ADMINISTRATOR DE BONIS NON was, by the common law, entitled to the possession of the personalty of the decedent which had not been administered upon, and to that only. Hence, if the administrator had administered upon property, reduced it into possession, sold it, and converted the proceeds into money, he could not, nor could his heirs or personal representatives, be required to account therefor to an administrator de bonis non: Chamberlain v. Bates, 27 Am. Dec. 667; Slaughter v. Froman, 17 Id. 33. The powers and rights of administrators de bonis non are discussed in the note to Potts v. Smith, 24 Id. 359, 379. He is bound by the agreement of his predecessor in regard to the disposition of the estate: Hanthorp v. Neale, 26 Id. 594.

PRIDE V. BOYCE.

[RICE'S EQUITY, 275.]

SURETY MAY IN EQUITY COMPEL his principal to discharge the debt. SURETY, ON A Joint and SeverAL BOND, may, in equity, compel the personal representative of his principal to discharge the debt in advance of simple contract debts and on an equality with the specialty debts of the estate; but if he himself pays the bond, his claim against the estate will be merely that of a simple contract creditor.

EQUITY WILL INFER THAT A BOND WAS MADE JOINT BY MISTAKE if it is given

for a pre-existing liability of one of the parties, the other party being merely a surety, and will treat it as if joint and several, in favor of the surety.

BILL in equity. William McCauley died intestate, leaving simple contract and specialty debts. The specialty debts were a balance of four thousand four hundred and thirty-six dollars and eighty-nine cents due Boyce & Henry on a sealed note originally of eleven thousand one hundred and nine dollars and ninety cents, and a sealed note expressed as follows:

"Eight months after date, we promise to pay Boyce & Henry, or order, four thousand dollars, with interest, for value received. As witness our hands and seals, August 7, 1827.

"Signed,

W. MCCAULEY. [SEAL.] "FRED'K J. PRIDE. [SEAL.]"

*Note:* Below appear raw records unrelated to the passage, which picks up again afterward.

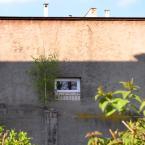 """miastokielce """"Ul. Wspólna Kielce"""" (2011-10-19 10:00:44) komentarzy: 2, ostatni: zaraza te brzozy"""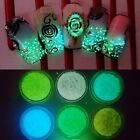 2g Glow In The Dark Powder Fluorescent Luminescent Noctilucent Nail Art Pigment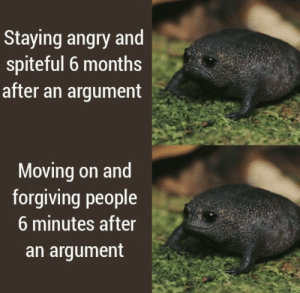 https://t.co/SrJaw4Wn8Y: Staying angry and  spiteful 6 months  after an argument  Moving on and  forgiving people  6 minutes after  an argument https://t.co/SrJaw4Wn8Y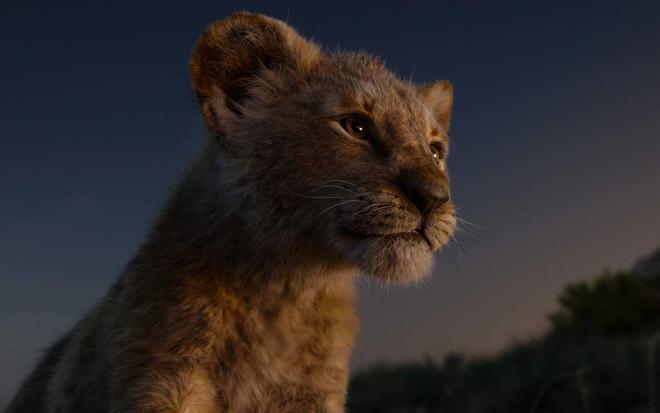 The Lion King thu 1 tỷ USD nhưng Disney không thể đi đường dài nếu tiếp tục làm phim như vậy! ảnh 0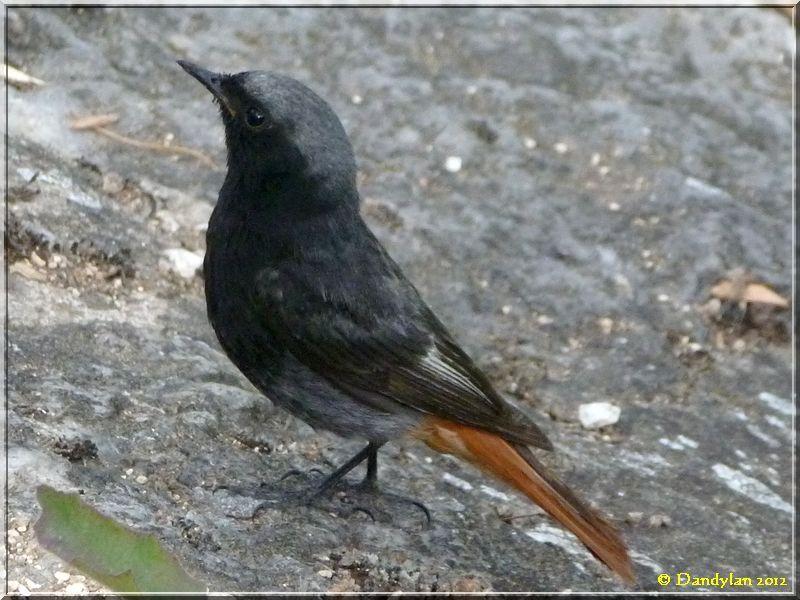 nom d 39 oiseau noir avec une queue rouge carnets de voyage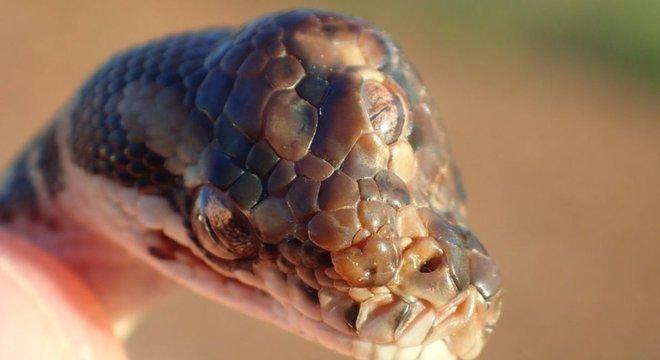 A cobra tinha dificuldade para se alimentar devido à deformação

Defendant Ker Boyce was administrator of McCauley. From assets in his hands he, on July 30, 1828, appropriated two thousand three hundred dollars to the payment of the note and two thousand five hundred and thirty dollars to paying said balance. Afterwards he made further payments on these sealed notes. Pride was really only surety on the noto signed by him; and by this bill, he sought to have the assets of the estate of McCauley applied equally toward the payment of the note and the said balance due. The administrator made no objection. Flemming, Ross & Co., simple contract creditors of decedent, insisted that the remedy against the estate on the sealed note was gone, and that Pride must first pay the note, and then come in for repayment as a simple contract creditor. The case was first heard before Chancellor Desaussure, who declared the complainant entitled to the relief claimed, and directed the administrator to treat this four thousand dollar note as a specialty, and give it preference accordingly. From this decree an appeal was taken to this court. After argument the court took further time for consideration.